--- license: apache-2.0 language: - en - es - fr - de - it - pt - ru - ar - hi - ko - zh library_name: transformers base_model: - arcee-ai/Trinity-Mini base_model_relation: quantized tags: - moe - nvfp4 - modelopt - blackwell - vllm ---

# Trinity Mini NVFP4 **This repository contains the NVFP4 quantized weights of Trinity-Mini for deployment on NVIDIA Blackwell GPUs.** Trinity Mini is an Arcee AI 26B MoE model with 3B active parameters. It is the medium-sized model in our new Trinity family, a series of open-weight models for enterprise and tinkerers alike. This model is tuned for reasoning, but in testing, it uses a similar total token count to competitive instruction-tuned models. *** Trinity Mini is trained on 10T tokens gathered and curated through a key partnership with [Datology](https://www.datologyai.com/), building upon the excellent dataset we used on [AFM-4.5B](https://huggingface.co/arcee-ai/AFM-4.5B) with additional math and code. Training was performed on a cluster of 512 H200 GPUs powered by [Prime Intellect](https://www.primeintellect.ai/) using HSDP parallelism. More details, including key architecture decisions, can be found on our blog [here](https://www.arcee.ai/blog/the-trinity-manifesto) *** ## Model Details * **Model Architecture:** AfmoeForCausalLM * **Parameters:** 26B, 3B active * **Experts:** 128 total, 8 active, 1 shared * **Context length:** 128k * **Training Tokens:** 10T * **License:** [Apache 2.0](https://huggingface.co/arcee-ai/Trinity-Mini#license) * **Recommended settings:** * temperature: 0.15 * top_k: 50 * top_p: 0.75 * min_p: 0.06 *** ## Benchmarks ![](https://cdn-uploads.huggingface.co/production/uploads/6435718aaaef013d1aec3b8b/UMV0OZh_H1JfvgzBTXh6u.png)

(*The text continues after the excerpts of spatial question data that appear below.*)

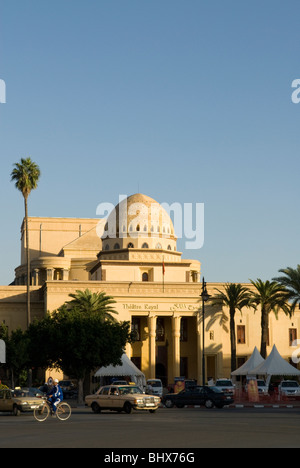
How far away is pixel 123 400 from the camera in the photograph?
109 ft

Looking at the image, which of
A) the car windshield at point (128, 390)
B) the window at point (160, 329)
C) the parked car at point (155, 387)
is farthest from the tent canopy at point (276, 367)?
the window at point (160, 329)

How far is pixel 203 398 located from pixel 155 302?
118ft

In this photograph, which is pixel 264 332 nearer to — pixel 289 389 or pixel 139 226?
pixel 289 389

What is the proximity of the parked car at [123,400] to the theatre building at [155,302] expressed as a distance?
122 ft

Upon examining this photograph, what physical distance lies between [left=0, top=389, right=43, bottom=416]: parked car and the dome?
43869 millimetres

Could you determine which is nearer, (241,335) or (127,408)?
(127,408)

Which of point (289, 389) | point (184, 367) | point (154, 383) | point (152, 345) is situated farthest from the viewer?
point (184, 367)

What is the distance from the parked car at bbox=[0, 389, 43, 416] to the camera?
33188mm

## Quantization Details - **Scheme:** NVFP4 (`nvfp4_mlp_only` — MLP/expert weights only, attention remains BF16) - **Tool:** [NVIDIA ModelOpt](https://github.com/NVIDIA/Model-Optimizer) - **Calibration:** 512 samples, seq_length=2048, all-expert calibration enabled - **KV cache:** Not quantized ## Running with vLLM Requires [vLLM](https://github.com/vllm-project/vllm) >= 0.18.0. Native FP4 compute requires Blackwell GPUs; older GPUs fall back to Marlin weight decompression automatically. ### Blackwell GPUs (B200/B300/GB300) — Docker (recommended) ```bash docker run --runtime nvidia --gpus all -p 8000:8000 \ -v ~/.cache/huggingface:/root/.cache/huggingface \ vllm/vllm-openai:v0.18.0-cu130 \ arcee-ai/Trinity-Mini-NVFP4 \ --trust-remote-code \ --gpu-memory-utilization 0.90 \ --max-model-len 8192 ``` ### Hopper GPUs (H100/H200) and others ```bash vllm serve arcee-ai/Trinity-Mini-NVFP4 \ --trust-remote-code \ --gpu-memory-utilization 0.90 \ --max-model-len 8192 \ --host 0.0.0.0 \ --port 8000 ``` **Note (Blackwell pip installs):** If installing vLLM via pip on Blackwell rather than using Docker, native FP4 kernels may produce incorrect output due to package version mismatches. As a workaround, force the Marlin backend: ```bash export VLLM_NVFP4_GEMM_BACKEND=marlin vllm serve arcee-ai/Trinity-Mini-NVFP4 \ --trust-remote-code \ --moe-backend marlin \ --gpu-memory-utilization 0.90 \ --max-model-len 8192 \ --host 0.0.0.0 \ --port 8000 ``` Marlin decompresses FP4 weights to BF16 for compute, providing the full memory compression benefit (~3.7× vs BF16) but not native FP4 compute speedup. On Hopper GPUs (H100/H200), Marlin is selected automatically and no extra flags are needed. ## License Trinity-Mini-NVFP4 is released under the Apache-2.0 license.